“Unfortunate reality is that legal disputes can be both protracted and expensive”
“There is a high degree of public frustration over the complexity of the laws, long delays and unproductive use of their resources in litigation,” President Pranab Mukherjee said here on Saturday and called for efforts to promote alternative dispute resolution mechanism.
Inaugurating a national “District Level” seminar on mediation organised by the Mediation and Conciliation Project Committee (MCPC) of the Supreme Court with the theme of “Role of District Judiciary in Strengthening Mediation at Institutional Level,” Mr. Mukherjee said: “It is important to recognise that despite the robust, independent and impartial judicial system we have in our country, the unfortunate reality is that legal disputes can be both protracted and expensive.”
The meet was attended among others by Chief Justice of India Altamas Kabir, judges of the Supreme Court; chief justices and judges of High Courts, External Affairs Minister Salman Khurshid, mediators and others.
Mr. Mukherjee said: “Only if alternative dispute resolution becomes an integral part of the Indian justice delivery system will we be able to truly safeguard the welfare of the common man in India.
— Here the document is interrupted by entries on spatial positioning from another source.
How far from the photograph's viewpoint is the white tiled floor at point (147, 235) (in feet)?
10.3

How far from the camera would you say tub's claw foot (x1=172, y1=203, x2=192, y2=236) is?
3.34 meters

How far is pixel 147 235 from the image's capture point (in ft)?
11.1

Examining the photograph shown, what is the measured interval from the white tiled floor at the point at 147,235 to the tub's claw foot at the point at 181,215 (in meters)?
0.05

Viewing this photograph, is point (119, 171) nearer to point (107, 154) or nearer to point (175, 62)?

“Many social conflicts have also got transformed into legal disputes, which accentuate the problems rather than resolve them. Promotion and popularising alternative methods of dispute settlement is therefore the need of the hour. Alternative dispute resolution mechanisms not only facilitate speedier justice but are also a process wherein the parties involved have control over the eventual outcome. This results in quick implementation of the decisions taken and eliminates continued litigation in the form of further appeals.
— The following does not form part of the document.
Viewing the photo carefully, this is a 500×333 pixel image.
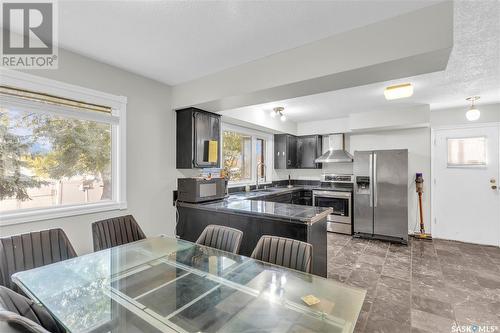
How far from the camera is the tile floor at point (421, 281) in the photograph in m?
2.12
“Notably if a matter gets resolved by mediation, then a substantial part of the court fees deposited by litigants also gets returned to them. It is for these reasons that throughout the business world, and especially in common law jurisdictions, there is a recognition that properly conducted mediations are the most effective means by which parties in civil and commercial disputes can resolve the matters that divide them. It is well known that mediation can play a very useful role in amicable resolution of matrimonial and family matters. Disputes amongst the government departments and agencies are also perhaps best resolved through out of court mediation rather than litigation.
“People should be encouraged to take first recourse to mediation rather than litigation. However, this is where the District Courts and Judiciary can and must play a major role. They need to be able to convince litigants that mediation offers benefits with a human touch. It has no winners or losers.”
Mr. Mukherjee who was often described as a trouble shooter during his career as a Union Minister said: “At a personal level, as someone who has been in public service for many decades, it is my experience that most disputes become difficult to resolve due to either miscommunication or ‘egoism’ of the individuals involved. I have always found that effective communication combined with sensitivity to the concerns of individuals concerned makes resolution of most disputes possible.”